Now that the show has closed, Neilson and Paulson might be our foremost authority on Martian cooking outside of the space agency. They graciously agreed to chat via email about their Mars-feasible dishes and the future of interplanetary supper clubs.

How did a "supper club" become your experimental template for imagining the future? What exactly inspired this project?

Each month we went to a restaurant that serves food from a country with an active space program. New York City is full of amazing restaurants with cuisines from around the world, and people from around the world who have adapted their food cultures to their new location with different resources and different audiences. We wanted to think about how the world’s food might migrate to Mars not just [for] an Americana palate. For example -- Ethiopian food would be a good choice for cooking on Mars.

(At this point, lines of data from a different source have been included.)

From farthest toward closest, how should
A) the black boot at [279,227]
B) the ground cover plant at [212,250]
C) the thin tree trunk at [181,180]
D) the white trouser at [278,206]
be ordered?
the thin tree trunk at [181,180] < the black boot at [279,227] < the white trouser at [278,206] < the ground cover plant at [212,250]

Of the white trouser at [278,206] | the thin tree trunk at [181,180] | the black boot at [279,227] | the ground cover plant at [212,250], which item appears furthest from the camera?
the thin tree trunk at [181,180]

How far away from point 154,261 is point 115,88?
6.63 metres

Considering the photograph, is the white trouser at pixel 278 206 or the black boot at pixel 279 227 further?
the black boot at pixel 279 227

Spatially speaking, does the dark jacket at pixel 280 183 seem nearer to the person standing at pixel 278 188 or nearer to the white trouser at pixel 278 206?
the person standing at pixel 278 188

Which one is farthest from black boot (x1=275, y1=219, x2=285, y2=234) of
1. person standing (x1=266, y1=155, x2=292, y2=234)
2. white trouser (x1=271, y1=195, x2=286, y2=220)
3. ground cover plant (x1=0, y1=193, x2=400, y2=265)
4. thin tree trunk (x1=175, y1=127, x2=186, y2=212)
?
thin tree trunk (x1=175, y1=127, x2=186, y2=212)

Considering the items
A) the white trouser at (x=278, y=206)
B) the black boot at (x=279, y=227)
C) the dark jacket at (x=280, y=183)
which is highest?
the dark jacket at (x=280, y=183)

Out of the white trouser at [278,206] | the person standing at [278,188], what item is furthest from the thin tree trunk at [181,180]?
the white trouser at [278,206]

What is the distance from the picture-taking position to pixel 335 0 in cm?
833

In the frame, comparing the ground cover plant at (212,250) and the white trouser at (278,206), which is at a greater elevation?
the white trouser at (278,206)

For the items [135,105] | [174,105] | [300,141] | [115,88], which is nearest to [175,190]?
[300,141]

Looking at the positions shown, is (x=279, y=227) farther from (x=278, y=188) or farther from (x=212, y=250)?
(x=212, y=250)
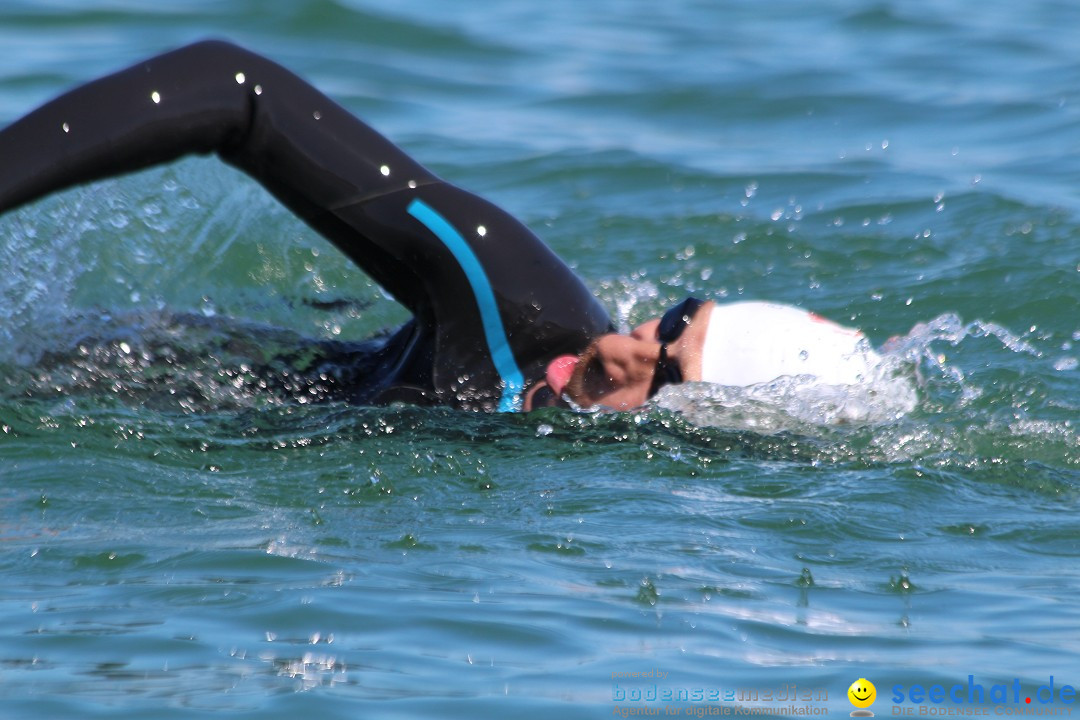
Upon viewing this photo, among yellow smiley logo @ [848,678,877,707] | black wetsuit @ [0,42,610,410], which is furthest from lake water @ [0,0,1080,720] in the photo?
black wetsuit @ [0,42,610,410]

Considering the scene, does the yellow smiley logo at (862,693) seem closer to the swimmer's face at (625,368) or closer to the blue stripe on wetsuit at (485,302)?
the swimmer's face at (625,368)

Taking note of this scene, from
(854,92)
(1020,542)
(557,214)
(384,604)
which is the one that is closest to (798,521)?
(1020,542)

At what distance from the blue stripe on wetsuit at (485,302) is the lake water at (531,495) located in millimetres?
85

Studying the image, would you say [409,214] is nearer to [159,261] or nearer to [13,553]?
[13,553]

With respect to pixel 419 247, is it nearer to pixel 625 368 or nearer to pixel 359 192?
pixel 359 192

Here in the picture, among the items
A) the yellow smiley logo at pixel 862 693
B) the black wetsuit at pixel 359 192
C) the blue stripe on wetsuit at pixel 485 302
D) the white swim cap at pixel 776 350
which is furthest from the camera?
the white swim cap at pixel 776 350

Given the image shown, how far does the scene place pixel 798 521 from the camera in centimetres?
387

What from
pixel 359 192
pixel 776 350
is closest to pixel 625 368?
pixel 776 350

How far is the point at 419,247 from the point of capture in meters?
3.92

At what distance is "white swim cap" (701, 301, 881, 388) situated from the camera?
404 centimetres

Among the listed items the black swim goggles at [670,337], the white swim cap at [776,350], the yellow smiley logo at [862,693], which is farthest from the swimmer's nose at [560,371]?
the yellow smiley logo at [862,693]

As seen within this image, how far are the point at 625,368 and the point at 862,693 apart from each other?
1.30m

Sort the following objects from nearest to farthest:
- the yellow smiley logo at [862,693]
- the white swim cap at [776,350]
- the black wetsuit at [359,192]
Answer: the yellow smiley logo at [862,693], the black wetsuit at [359,192], the white swim cap at [776,350]

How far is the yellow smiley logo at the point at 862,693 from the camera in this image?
3016mm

It includes lots of grains that are good at filling you up, and don’t necessary require significant amounts of water to grow.

Each supper club outing we would invite a guest with relevant expertise to consider how an aspect of food or agriculture would or wouldn’t work on Mars. We spoke with astrophysicists, gardeners, composters, nutritionists, etc., and would also look at the menu of the restaurants we visited to see what kinds of foods would be Mars-feasible.

Pierogi

Who were these experts, and what were some of the most pressing needs you had to accommodate?

Mars is quite far and quite physically different from Earth, and so some pressing needs were figuring out how to deal with foods with a very long shelf life (five years optimally), figuring out how the food would actually be cooked within a pressurized environment with potentially different gas mixture (no flames), and how the food might taste and feel on Mars -- it will likely smell like peroxide and it will be hard to avoid dust in it. A big need also is psychological. Food will be a really important outlet to break up boredom and hopefully offer a respite from a possibly bleak existence on Mars.

Arlin Crotts, an astrophysicist who has researched living on the moon, helped us out in imagining the flavor and smells of Mars. Gil Lopez, a community garden activist, presented ways of growing and eating fungus and insects, such as crickets and mealworms, as a way of introducing fresh food. Ann Nunziata, a certified Natural Foods Chef at NYC’s Natural Gourmet Institute, came and spoke with us about food energetics -- the holistic study of how food is prepared -- and how it might apply to Mars.

What are some of the Mars-feasible dishes you came up with? Do you have a favorite "recipe"?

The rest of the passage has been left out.